(Excerpt from a dataset)
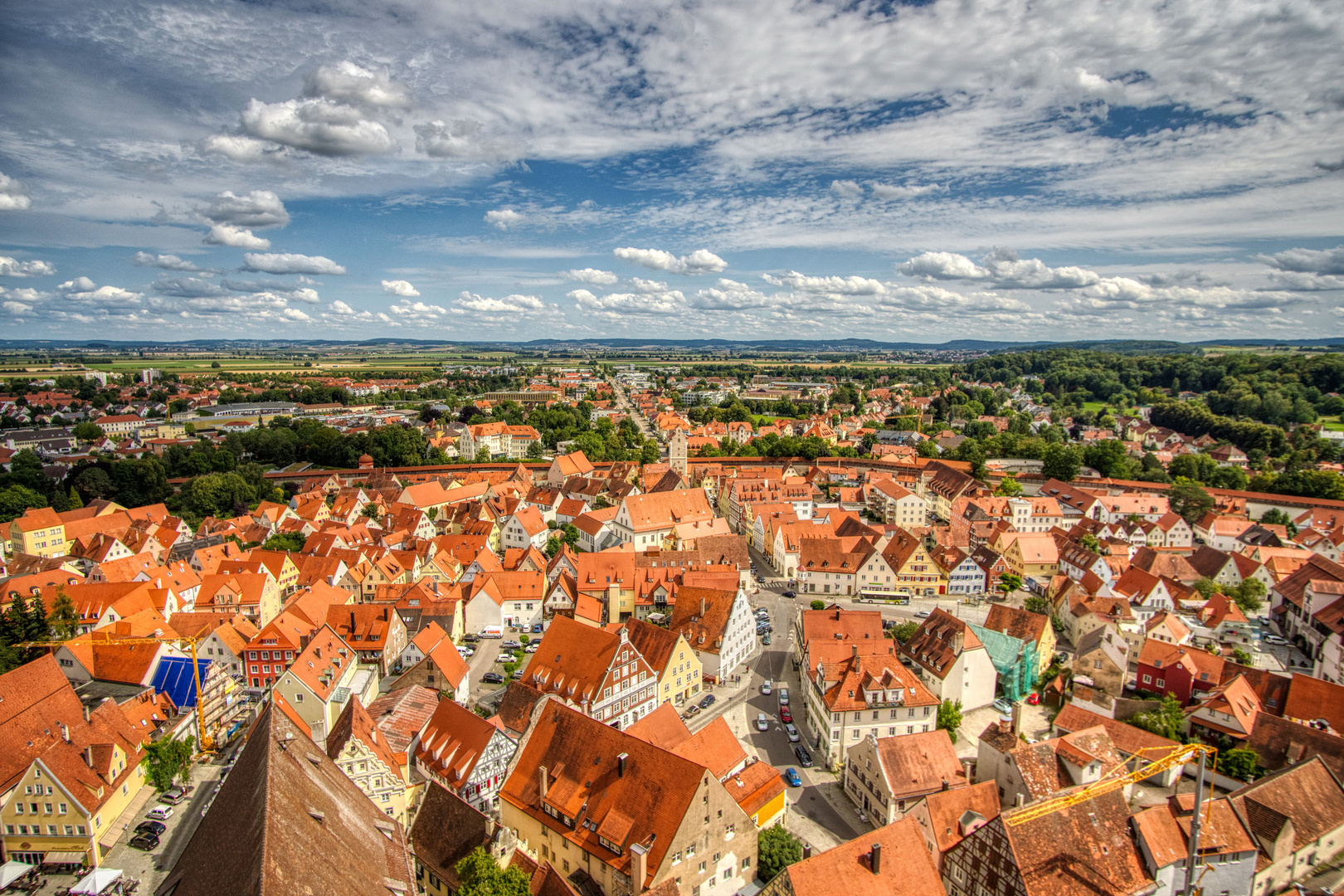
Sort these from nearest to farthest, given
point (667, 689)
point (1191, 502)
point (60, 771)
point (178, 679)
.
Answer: point (60, 771) → point (667, 689) → point (178, 679) → point (1191, 502)

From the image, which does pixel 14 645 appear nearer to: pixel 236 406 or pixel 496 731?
pixel 496 731

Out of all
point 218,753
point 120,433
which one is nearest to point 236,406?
point 120,433

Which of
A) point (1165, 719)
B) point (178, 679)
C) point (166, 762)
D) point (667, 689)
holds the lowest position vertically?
point (1165, 719)

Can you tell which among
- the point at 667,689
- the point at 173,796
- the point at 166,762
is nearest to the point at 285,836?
the point at 166,762

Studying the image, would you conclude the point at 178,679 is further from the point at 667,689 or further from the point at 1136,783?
the point at 1136,783

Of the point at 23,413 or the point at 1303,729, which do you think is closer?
the point at 1303,729

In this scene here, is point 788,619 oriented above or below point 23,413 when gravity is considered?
below

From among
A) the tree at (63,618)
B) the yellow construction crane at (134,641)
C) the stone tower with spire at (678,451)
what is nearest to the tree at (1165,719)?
the yellow construction crane at (134,641)
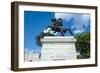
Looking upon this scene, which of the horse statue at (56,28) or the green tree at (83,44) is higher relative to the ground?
the horse statue at (56,28)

- _STATED EXERCISE_
Everything from the line with "From the image, which" through the end of the records above, and nothing else, is to be quoted exactly; please leave the pictures out.

- _RESPONSE TO THIS TASK_
From the image, which does pixel 14 645 appear nearer to: pixel 236 406 or pixel 496 731?
pixel 496 731

Out of all
point 218,753
point 120,433
which one is nearest to point 236,406?
point 120,433

Which of
A) point (1165, 719)
B) point (178, 679)
C) point (166, 762)
D) point (667, 689)
holds the lowest position vertically?
point (1165, 719)

Can you tell which among
- the point at 667,689
- the point at 173,796
- the point at 166,762
is nearest to the point at 285,836?
the point at 166,762

Studying the image, would you conclude the point at 178,679 is further from the point at 667,689 or further from the point at 1136,783?
the point at 1136,783

Of the point at 23,413 or the point at 1303,729, which do you think is closer?
the point at 1303,729

In this scene here, is point 788,619 oriented above or below point 23,413 when gravity is considered?
below

From among
A) the tree at (63,618)
B) the yellow construction crane at (134,641)
C) the stone tower with spire at (678,451)
what is nearest to the tree at (1165,719)?
the yellow construction crane at (134,641)
Looking upon this scene, which of the horse statue at (56,28) or the green tree at (83,44) is higher relative to the ground?
the horse statue at (56,28)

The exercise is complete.